May 21, 2012
Bridget Osakwe Usifo
With myriads of violent conflicts that has affected diverse communities in Nigeria within the past five years there has been lack of will and commitments by all stakeholders to full reconciliation and resolution processes that will avert further recycle of violent or negative conflicts in communities. These conflicts have caused large displacements of thousands of women and children whose male partners have been killed or whose economic means of subsistence have been destroyed. Continually faced with further exposure to abuse and denial of basic rights, they are usually forced to engage in sexual risky behaviours for economic subsistence that often increase vulnerability to sexually transmitted diseases especially HIV/AIDS.
Violence against women during armed conflict is globally condemned as a crime against humanity and an abuse of human rights. Sexual assaults not only have terrible physical and psychological effects on the victims themselves, but are also capable of disrupting psycho-social relationships in communities.
Like most violence that occurs in the course of armed conflict, violence against women is not accidental. It is a weapon of war, a tool used to achieve military objectives such as ethnic cleansing, spreading political terror, etc. Many forms of violence that women suffer during armed conflict are gender specific in both nature and result. The abuse of women in armed conflict is rooted in a global culture of discrimination that portrays women as objects. Social, political and religious norms identify women subtly or explicitly regard women as ornate objects of possession or properties of the men and thereby legitimize violent appropriation of women’s bodies for individual or cultural gratification.
Sexual violence is recognized as being an important security issue that must be addressed by the United Nations Security Council and peacekeeping missions and for which a comprehensive response is required. It is, however, vital that this response goes beyond condemning the use of sexual violence and that it goes beyond broad calls to end impunity. While these are important, they do not themselves do anything to prevent or respond to this violence. But SCR 1888 does strengthen and add to the tools at our disposal and it sets the stage for concrete and practical measures to be taken at the field level.

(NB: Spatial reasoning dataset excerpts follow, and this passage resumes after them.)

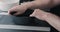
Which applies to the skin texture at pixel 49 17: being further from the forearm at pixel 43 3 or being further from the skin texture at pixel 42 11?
the forearm at pixel 43 3

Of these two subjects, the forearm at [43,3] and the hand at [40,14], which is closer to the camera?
the hand at [40,14]

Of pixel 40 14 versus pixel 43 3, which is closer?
pixel 40 14

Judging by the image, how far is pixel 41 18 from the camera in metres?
0.74

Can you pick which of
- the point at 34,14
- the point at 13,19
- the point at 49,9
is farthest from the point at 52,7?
the point at 13,19

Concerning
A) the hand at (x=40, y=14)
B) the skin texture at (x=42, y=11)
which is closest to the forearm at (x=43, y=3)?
the skin texture at (x=42, y=11)

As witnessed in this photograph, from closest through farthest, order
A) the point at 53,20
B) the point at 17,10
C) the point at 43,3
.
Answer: the point at 53,20, the point at 17,10, the point at 43,3

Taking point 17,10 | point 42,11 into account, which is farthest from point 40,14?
point 17,10

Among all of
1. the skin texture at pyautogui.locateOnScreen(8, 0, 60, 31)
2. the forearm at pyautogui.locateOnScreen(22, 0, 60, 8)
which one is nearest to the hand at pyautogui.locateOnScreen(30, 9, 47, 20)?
the skin texture at pyautogui.locateOnScreen(8, 0, 60, 31)

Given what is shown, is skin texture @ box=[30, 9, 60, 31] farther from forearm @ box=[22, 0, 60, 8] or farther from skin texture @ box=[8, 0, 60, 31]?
forearm @ box=[22, 0, 60, 8]

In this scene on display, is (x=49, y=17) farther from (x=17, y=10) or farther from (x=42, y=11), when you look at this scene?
(x=17, y=10)

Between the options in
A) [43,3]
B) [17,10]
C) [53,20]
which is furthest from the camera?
[43,3]

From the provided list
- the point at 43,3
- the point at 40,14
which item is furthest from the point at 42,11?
the point at 43,3

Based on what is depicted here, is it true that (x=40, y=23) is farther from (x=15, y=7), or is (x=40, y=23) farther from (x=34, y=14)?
(x=15, y=7)

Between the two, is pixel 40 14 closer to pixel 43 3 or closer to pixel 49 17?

Amongst others considerations emphasises the issues of sexual violence within peace processes – this is important to provide access to justice and reparations but also to build the foundations for sustainable peace; Requests more systematic monitoring and reporting on conflict-related sexual violence and requests a report within three months on ways of improving this monitoring and reporting; Requests an annual report on implementation of SCR 1820 – including information on parties to armed conflict credibly suspected of perpetrating patterns of rape.
Gender-sensitive Community Early Warning System for Conflict Prevention:
The Women in Peacebuilding Network (WIPNET) of WANEP provides a framework of gender- based early warning system of the Network currently used to monitor developed list of gender based indicators for peace and human security as it affects women specifically within communities. The indicators are designed to monitor and analyse contextualised actions that exercebate or mitigate violence against women are captured in Early Warning (EW) system. The weekly reports from field monitors inform the responses and interventions to these indicators to validate the role of women to utilise their capacities for dispute resolution and decision making in organised platforms. In that way an entry point is created to facilitate public acceptance of women's role in decision making processes as well as opportunities to advocate and transform political and socio-cultural violence that inhibits these roles.
Gender perspective has been absent from conflict analyses, conflict early warning and response systems and the assumption that transition from gender blind indicators to gender sensitive lens enriches early warning analysis and allows for more appropriate response options. Engendering early warning does not only benefit women, by ensuring that the concerns of women and men are considered, it also provides an overall improvement to existing approaches of information collection, analysis and formulation of response options. Utilizing the untapped potential of women leaders, women’s organizations and networks as actors for peace as it regards to early warning and preventive activities makes the process more effective and active in Nigeria.
The frame work for the gender based community early warning and early response provides information distribution system from the grassroots through civil society organizations to government institutions and agencies towards elimination of violence against women in our communities. This strategy builds bridges for interaction, communication and cooperation between government, civil society and communities to address issue of violence against women. The analyses of the reports from the field monitors provide indication of current situation of violence against women in that particular area. It also indicates trends, pattern, increase or decrease in abuse of women or violence against women generally.